| Action item |
Working from the records below, return word for word the line that contains "Untuk mengikuti kuliah" and each line after it, ending with the last. Skip all pictures.

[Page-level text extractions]

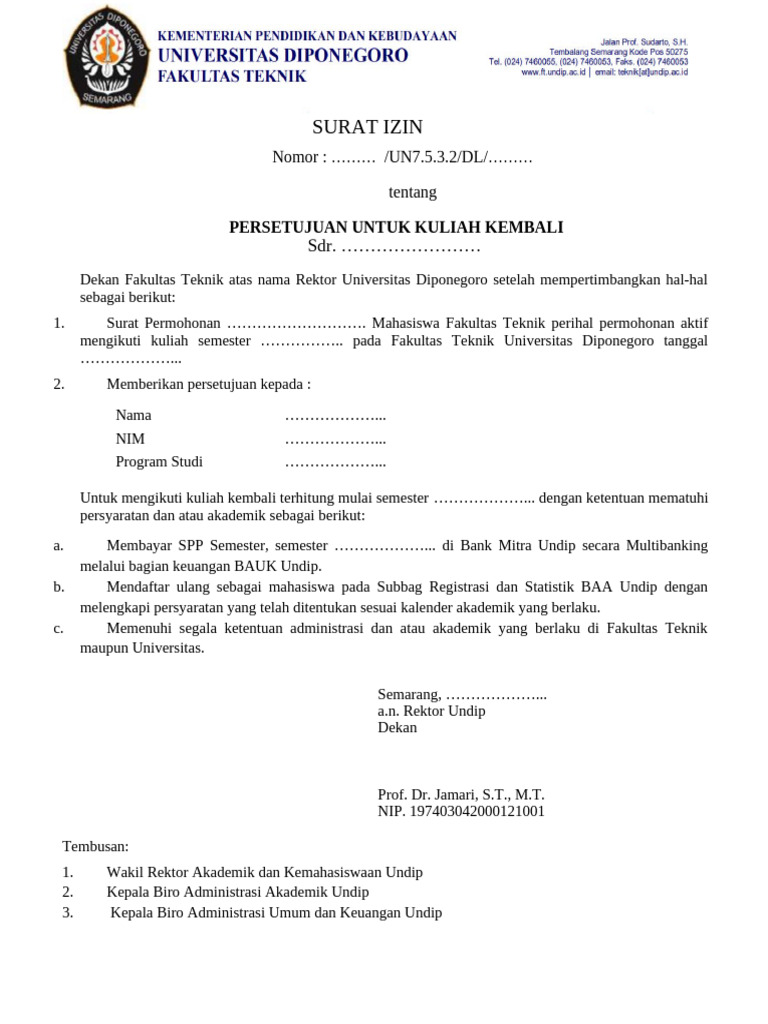 UNIVERSITAS DIPONEGORO
SEMARANG

KEMENTERIAN PENDIDIKAN DAN KEBUDAYAAN
UNIVERSITAS DIPONEGORO
FAKULTAS TEKNIK

Jalan Prof. Sudarto, S.H.
Tembalang Semarang Kode Pos 50275
Tel. (024) 7460055, (024) 7460053, Faks. (024) 7460053
www.ft.undip.ac.id | email: teknik[at]undip.ac.id

SURAT IZIN
Nomor : ……… /UN7.5.3.2/DL/………

tentang

PERSETUJUAN UNTUK KULIAH KEMBALI
Sdr. ……………………

Dekan Fakultas Teknik atas nama Rektor Universitas Diponegoro setelah mempertimbangkan hal-hal sebagai berikut:

1. Surat Permohonan ………………………. Mahasiswa Fakultas Teknik perihal permohonan aktif mengikuti kuliah semester …………….. pada Fakultas Teknik Universitas Diponegoro tanggal ………………...

2. Memberikan persetujuan kepada :

Nama ………………...
NIM ………………...
Program Studi ………………...

Untuk mengikuti kuliah kembali terhitung mulai semester ………………... dengan ketentuan mematuhi persyaratan dan atau akademik sebagai berikut:

a. Membayar SPP Semester, semester ………………... di Bank Mitra Undip secara Multibanking melalui bagian keuangan BAUK Undip.
b. Mendaftar ulang sebagai mahasiswa pada Subbag Registrasi dan Statistik BAA Undip dengan melengkapi persyaratan yang telah ditentukan sesuai kalender akademik yang berlaku.
c. Memenuhi segala ketentuan administrasi dan atau akademik yang berlaku di Fakultas Teknik maupun Universitas.

Semarang, ………………...
a.n. Rektor Undip
Dekan

Prof. Dr. Jamari, S.T., M.T.
NIP. 197403042000121001

Tembusan:
1. Wakil Rektor Akademik dan Kemahasiswaan Undip
2. Kepala Biro Administrasi Akademik Undip
3. Kepala Biro Administrasi Umum dan Keuangan Undip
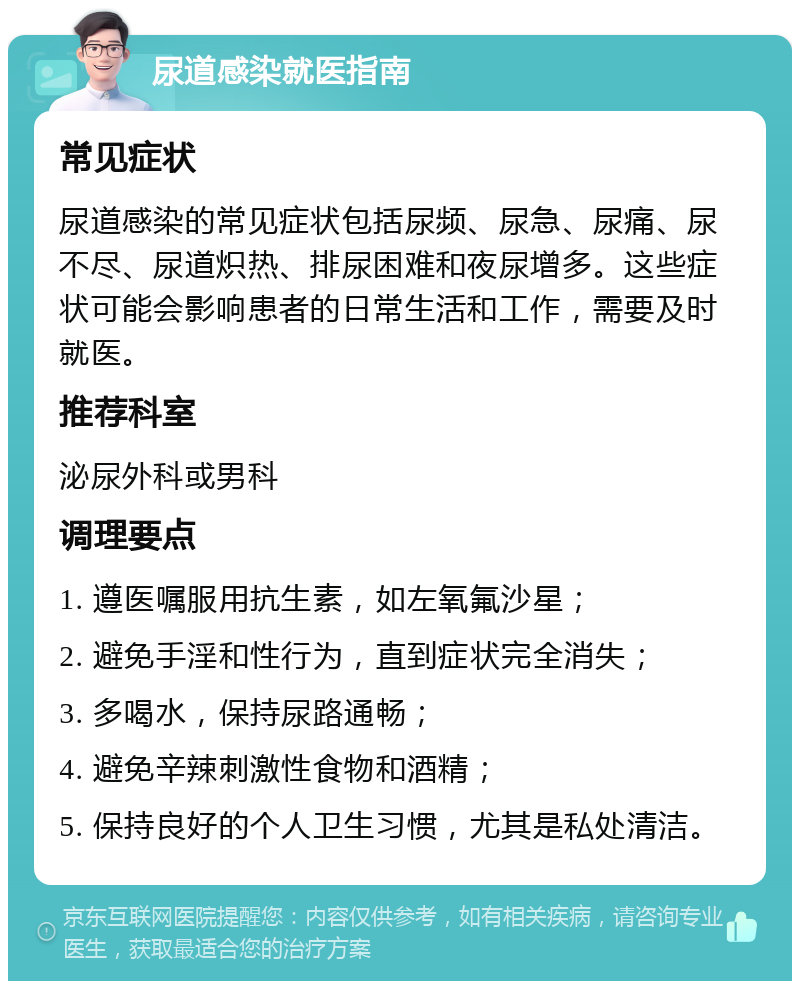 尿道感染就医指南

常见症状

尿道感染的常见症状包括尿频、尿急、尿痛、尿不尽、尿道炽热、排尿困难和夜尿增多。这些症状可能会影响患者的日常生活和工作，需要及时就医。

推荐科室

泌尿外科或男科

调理要点

1. 遵医嘱服用抗生素，如左氧氟沙星；

2. 避免手淫和性行为，直到症状完全消失；

3. 多喝水，保持尿路通畅；

4. 避免辛辣刺激性食物和酒精；

5. 保持良好的个人卫生习惯，尤其是私处清洁。

京东互联网医院提醒您：内容仅供参考，如有相关疾病，请咨询专业医生，获取最适合您的治疗方案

| Written response |
Untuk mengikuti kuliah kembali terhitung mulai semester ………………... dengan ketentuan mematuhi persyaratan dan atau akademik sebagai berikut:

a. Membayar SPP Semester, semester ………………... di Bank Mitra Undip secara Multibanking melalui bagian keuangan BAUK Undip.
b. Mendaftar ulang sebagai mahasiswa pada Subbag Registrasi dan Statistik BAA Undip dengan melengkapi persyaratan yang telah ditentukan sesuai kalender akademik yang berlaku.
c. Memenuhi segala ketentuan administrasi dan atau akademik yang berlaku di Fakultas Teknik maupun Universitas.

Semarang, ………………...
a.n. Rektor Undip
Dekan

Prof. Dr. Jamari, S.T., M.T.
NIP. 197403042000121001

Tembusan:
1. Wakil Rektor Akademik dan Kemahasiswaan Undip
2. Kepala Biro Administrasi Akademik Undip
3. Kepala Biro Administrasi Umum dan Keuangan Undip
 尿道感染就医指南

常见症状

尿道感染的常见症状包括尿频、尿急、尿痛、尿不尽、尿道炽热、排尿困难和夜尿增多。这些症状可能会影响患者的日常生活和工作，需要及时就医。

推荐科室

泌尿外科或男科

调理要点

1. 遵医嘱服用抗生素，如左氧氟沙星；

2. 避免手淫和性行为，直到症状完全消失；

3. 多喝水，保持尿路通畅；

4. 避免辛辣刺激性食物和酒精；

5. 保持良好的个人卫生习惯，尤其是私处清洁。

京东互联网医院提醒您：内容仅供参考，如有相关疾病，请咨询专业医生，获取最适合您的治疗方案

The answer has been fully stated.